(Records from a data source)
........

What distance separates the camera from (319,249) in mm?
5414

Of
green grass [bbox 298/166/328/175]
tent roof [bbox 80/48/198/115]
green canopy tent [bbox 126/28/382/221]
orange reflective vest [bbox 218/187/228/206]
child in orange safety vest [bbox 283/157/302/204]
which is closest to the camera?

........

→ **Exercise details**
Reproduce the lines above word for word.

→ **Exercise answer**
What distance separates the camera from (319,249) in mm?
5414

Of
green grass [bbox 298/166/328/175]
tent roof [bbox 80/48/198/115]
green canopy tent [bbox 126/28/382/221]
orange reflective vest [bbox 218/187/228/206]
child in orange safety vest [bbox 283/157/302/204]
which is closest to the camera?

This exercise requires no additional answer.